Patient #2 is a 63-year-old male patient who had undergone LVAD implantation (HeartWare^®-HVAD, Medtronic) for ischemic end-stage heart failure with severely reduced left ventricular ejection fraction (LVEF 15%) in 2020 due to large anterior acute ST-elevation myocardial infarction. A half year later, the patient was readmitted emergently with recurrent low LVAD flow alarms. LVAD thrombosis was suspected through HVAD logfile readouts (low flow, power spikes) and when “third-harmony” (rotor vibrates with a frequency three times the rotational speed of the pump) occurred in the logfile, which is an established bioacoustics parameter suspecting impeller imbalance. [¹⁸F]GP1 PET/CT was performed to rule out thrombosis of the LVAD system components.

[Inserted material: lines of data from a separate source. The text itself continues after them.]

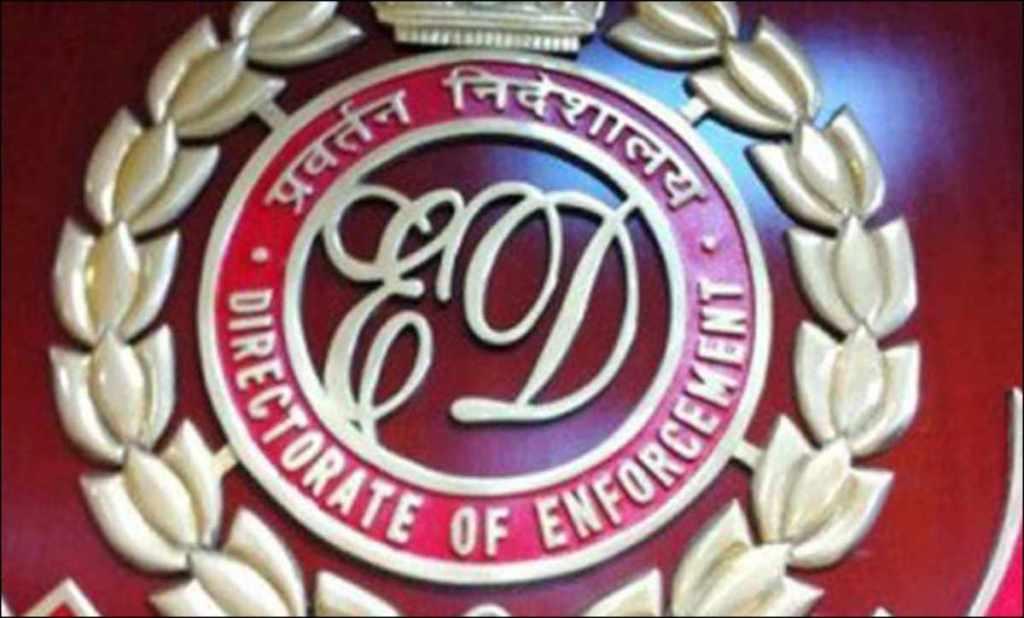 ed, enforcement directorate, campus front, popular front, ഇഡി, എൻഫോഴ്സ്മെന്റ്, പോപ്പുലർ ഫ്രണ്ട്, കാംപസ് ഫ്രണ്ട്, നേതാവ്, ie malayalam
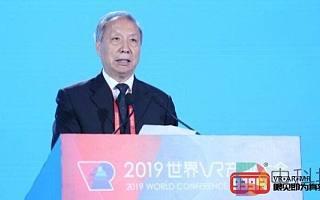 """2019世界VR大会:""""2019年中国VR50强企业""""榜单重磅发布"""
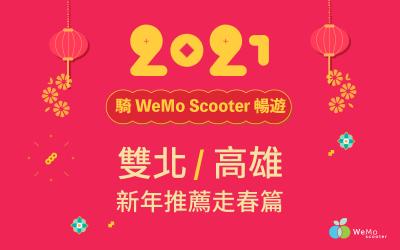 WeMo Scooter 載你過年走春趣!新年景點推薦篇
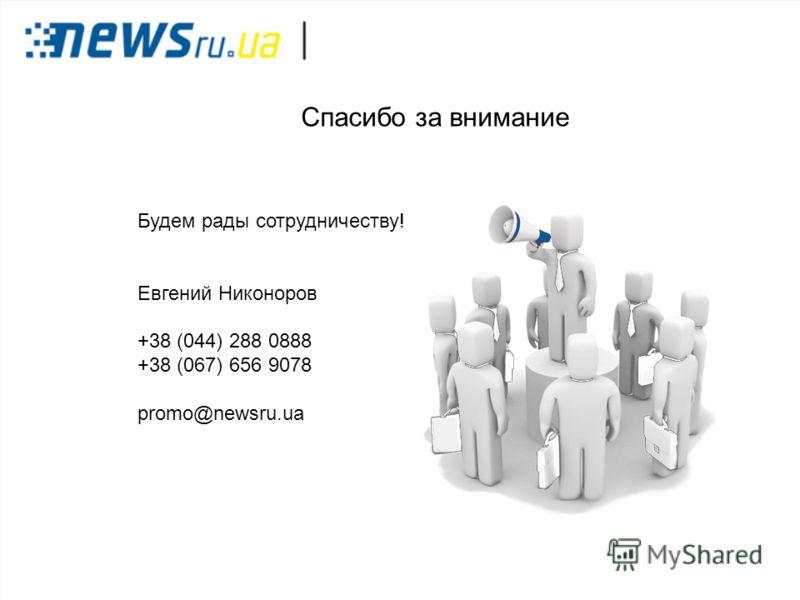 Спасибо за внимание Будем рады сотрудничеству! Евгений Никоноров +38 (044) 288 0888 +38 (067) 656 9078 promo@newsru.ua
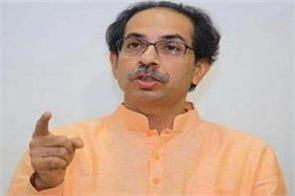 maharashtra s shakti act provides for capital punishment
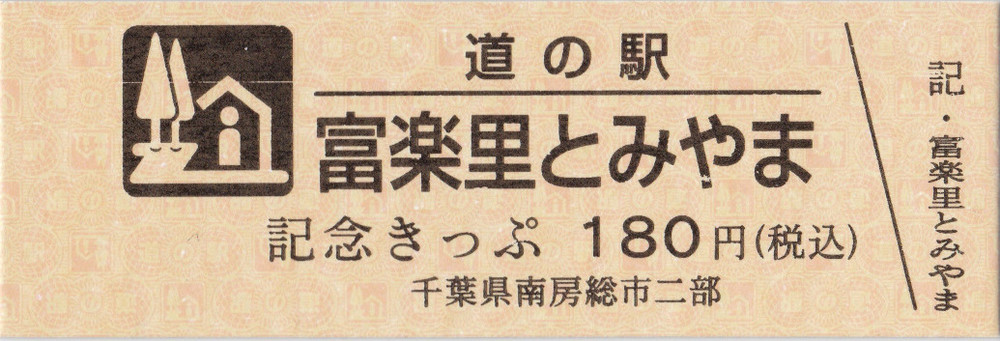 furaritomiyama_ticket1.jpg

[¹⁸F]GP1 PET/CT visualized activity accumulation near and around the inflow cannula of the LVAD as well as in the area of the outflow graft (Figure 2). With the diagnosis of HVAD thrombosis confirmed, systemic lysis therapy with t-PA was successfully applied under close vital sign monitoring on the intensive-care unit. Eventually, the patient could be discharged with normalized LVAD function parameters (flow, power and pulsatility indices). With the clinical example in this report, we show that [¹⁸F]GP1 PET/CT can visualize even smaller regions of active platelet aggregation.

2.4. In Vitro Experiments

Prosthetic valve dysfunction may be provoked by reduced leaflet motion or impaired leaflet coaptation. Four main etiologies with different clinical implications may account for prosthetic valve hemodynamic deterioration: (1) thrombosis, (2) fibrotic pannus ingrowth, (3) structural degeneration and (4) prosthetic valve endocarditis with vegetation formation [8,23]. For further therapeutic decision-making it is important to differentiate clearly between these clinical entities which can be challenging in some instances. The association of coagulation with infective endocarditis has been well established. Increasing evidence indicates that many bacterial pathogens use similar mechanisms to mediate platelet activation. Initial adhesion of bacteria to platelets occurs either directly or, more commonly, through a plasma protein bridge with a platelet receptor, usually GPIIb/IIIa or GPIb [24].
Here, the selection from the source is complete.